Galéa parle de la loose en rigolant, mais pour moi,  la loose, ça veut dire quelque chose. Revendiquer la loose, c'est se dire qu'on est pas obligée de tout réussir, d'être devant sur la photo, ni d'être celui qu'on admire et qu'on jalouse. Se réclamer de la loose, c'est se reconnaître faillible, c'est ne pas chercher à faire plus ou mieux que les autres, c'est ne pas avoir besoin d'être le premier. Alors, bien sûr c'est une point-de-vue que les successful ne peuvent pas comprendre, mais je pense sincèrement qu'on peut vivre sans être compétiteur, chacun à sa manière et trouver sa place sans entrer dans une catégorie. La loose, c'est aussi revendiquer l'humilité, la retenue, la discrétion. Un looser accepte de ne pas être du côté de ceux qui brillent, et ça ne le dérange pas. Et moi je me suis toujours sentie plus à l'aise à l'ombre (mon mariage de ce point de vue est un éprouvant souvenir...Heureusement que c'était avec l'Homme).

Alors à ce stade de mes réflexions,  alors que des blogueurs que j'aime se mettent sur la réserve et qu'on est plutôt dans un monde qui prône le succès, quitte à perdre en élégance ce qu'on gagne en notoriété, je me suis dit qu'il était peut-être temps de se poser les vraies questions: on blogue pour qui? pour quoi? au détriment de qui?

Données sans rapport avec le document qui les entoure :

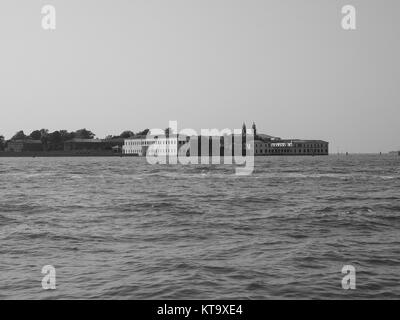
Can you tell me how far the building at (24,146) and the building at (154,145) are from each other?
88.7 ft

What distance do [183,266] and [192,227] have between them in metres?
5.57

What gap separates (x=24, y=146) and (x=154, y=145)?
42.0 meters

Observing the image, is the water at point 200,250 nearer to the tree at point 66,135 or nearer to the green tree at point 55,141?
the green tree at point 55,141

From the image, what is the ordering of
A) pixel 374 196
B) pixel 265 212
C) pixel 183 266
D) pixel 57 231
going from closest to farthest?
pixel 183 266, pixel 57 231, pixel 265 212, pixel 374 196

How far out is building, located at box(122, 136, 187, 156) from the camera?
159750mm

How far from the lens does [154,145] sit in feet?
548

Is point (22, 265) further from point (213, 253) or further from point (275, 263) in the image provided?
point (275, 263)

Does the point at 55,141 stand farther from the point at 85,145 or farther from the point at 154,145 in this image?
the point at 154,145

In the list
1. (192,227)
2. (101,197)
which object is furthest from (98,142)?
(192,227)

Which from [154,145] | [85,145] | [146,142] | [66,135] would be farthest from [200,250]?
[66,135]

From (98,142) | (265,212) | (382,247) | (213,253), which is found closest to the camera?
(213,253)

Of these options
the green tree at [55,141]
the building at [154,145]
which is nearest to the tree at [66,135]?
the green tree at [55,141]
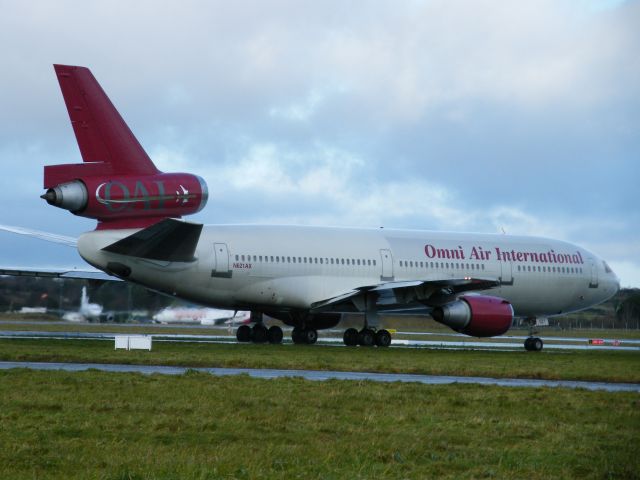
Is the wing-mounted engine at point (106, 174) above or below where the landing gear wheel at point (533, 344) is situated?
above

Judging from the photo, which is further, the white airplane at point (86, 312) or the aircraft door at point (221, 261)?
the white airplane at point (86, 312)

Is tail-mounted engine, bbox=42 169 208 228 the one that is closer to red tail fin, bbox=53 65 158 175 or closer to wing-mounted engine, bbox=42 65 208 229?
wing-mounted engine, bbox=42 65 208 229

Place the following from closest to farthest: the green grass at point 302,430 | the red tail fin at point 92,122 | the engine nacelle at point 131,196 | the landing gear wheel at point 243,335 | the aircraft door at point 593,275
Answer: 1. the green grass at point 302,430
2. the engine nacelle at point 131,196
3. the red tail fin at point 92,122
4. the landing gear wheel at point 243,335
5. the aircraft door at point 593,275

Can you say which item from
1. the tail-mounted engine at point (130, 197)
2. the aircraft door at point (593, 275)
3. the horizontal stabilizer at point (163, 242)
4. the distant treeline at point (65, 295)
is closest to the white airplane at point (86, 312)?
the distant treeline at point (65, 295)

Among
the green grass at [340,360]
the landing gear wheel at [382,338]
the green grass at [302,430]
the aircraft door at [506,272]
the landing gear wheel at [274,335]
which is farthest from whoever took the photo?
the aircraft door at [506,272]

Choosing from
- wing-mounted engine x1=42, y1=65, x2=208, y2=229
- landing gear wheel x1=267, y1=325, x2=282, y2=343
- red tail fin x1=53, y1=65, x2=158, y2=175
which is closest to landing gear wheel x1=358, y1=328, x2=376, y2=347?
landing gear wheel x1=267, y1=325, x2=282, y2=343

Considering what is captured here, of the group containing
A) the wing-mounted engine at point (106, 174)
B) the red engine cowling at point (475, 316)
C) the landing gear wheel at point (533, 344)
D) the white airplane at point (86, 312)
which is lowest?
the landing gear wheel at point (533, 344)

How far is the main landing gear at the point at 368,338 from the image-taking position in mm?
40656

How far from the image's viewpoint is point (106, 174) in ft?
104

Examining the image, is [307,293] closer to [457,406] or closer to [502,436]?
[457,406]

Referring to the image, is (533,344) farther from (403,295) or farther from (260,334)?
(260,334)

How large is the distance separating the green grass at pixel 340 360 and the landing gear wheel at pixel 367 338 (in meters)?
4.55

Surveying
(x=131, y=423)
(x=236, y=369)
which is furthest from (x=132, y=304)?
(x=131, y=423)

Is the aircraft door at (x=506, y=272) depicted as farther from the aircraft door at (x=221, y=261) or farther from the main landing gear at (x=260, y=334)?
the aircraft door at (x=221, y=261)
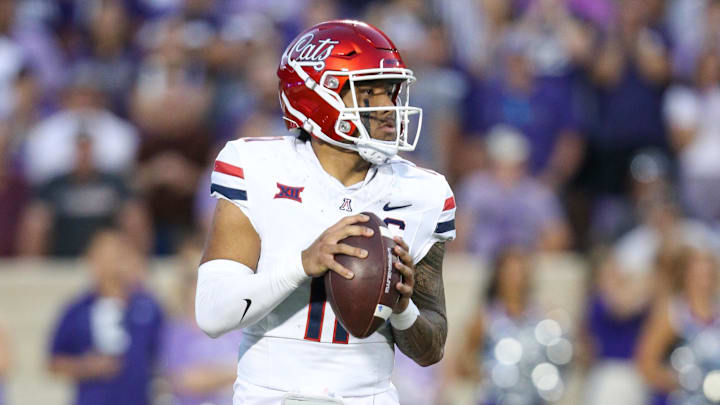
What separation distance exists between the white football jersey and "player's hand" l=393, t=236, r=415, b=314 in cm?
24

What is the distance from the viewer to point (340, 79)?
11.3ft

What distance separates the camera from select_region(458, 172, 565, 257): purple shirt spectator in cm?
855

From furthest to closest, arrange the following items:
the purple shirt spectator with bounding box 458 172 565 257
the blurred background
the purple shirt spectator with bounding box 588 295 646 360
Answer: the purple shirt spectator with bounding box 458 172 565 257
the purple shirt spectator with bounding box 588 295 646 360
the blurred background

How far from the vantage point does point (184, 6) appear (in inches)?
365

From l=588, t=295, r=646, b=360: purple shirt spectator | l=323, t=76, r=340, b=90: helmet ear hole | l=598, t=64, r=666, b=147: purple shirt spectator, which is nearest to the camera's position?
l=323, t=76, r=340, b=90: helmet ear hole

Moi je blogue parce que peu de gens lisent dans mon entourage, et aussi parce que je suis égocentrique (mais non, les livres ne sont pas  qu'un prétexte), je blogue pour trouver une place, mais je blogue au détriment des gens réels, ceux auxquels je tiens et que je délaisse un peu. (Oui, je l'avoue, j'ai déjà menti à des amis chers pour annuler un rendez-vous car je n'avais pas fini un billet).


Et peut-être qu'il est temps de réfléchir à la place, parfois un peu inquiétante, que le blog prend dans sa vie, en termes de temps et d'énergie.

J'en étais là de mes réflexions, quand  le 9 octobre est arrivé.  Quand Modiano, mon Modiano, celui dont je relis plusieurs fois les livres,  a eu son Nobel.  Modiano, c'est celui qui a su mettre des mots sur des choses dont j'ignorais que je les ressentais. Il est des auteurs comme ça, grâce auxquels on comprend qu'on ne sera jamais écrivain, parce que les livres qu'on aurait voulu écrire existent déjà. Modiano a fait de moi une lectrice qui n'en demande pas plus.

Et le 9 octobre, en tout et pour tout, deux clients, ma mère et l'Homme étaient contents pour moi.

En revanche, Galéa a été inondée de mails, de textos, de messages qui partageaient son bonheur, Galéa a eu le sentiment de le recevoir elle-même le Nobel, Galéa a pleuré de joie de voir son romancier récompensé et s'est trouvée emportée dans un tourbillon tendre et bienveillant, créé par des blogueurs qui la connaissent finalement drôlement bien (elle était tellement heureuse que Numérobis a dit à sa maîtresse le lendemain, qu'on m'avait félicitée pour mon Nobel).

Il faut donc se rendre à l'évidence, j'ai encore besoin de Galéa, donc elle et moi allons continuer un peu notre petit bout de chemin ensemble...

(il faut juste qu'elle me remotive un peu).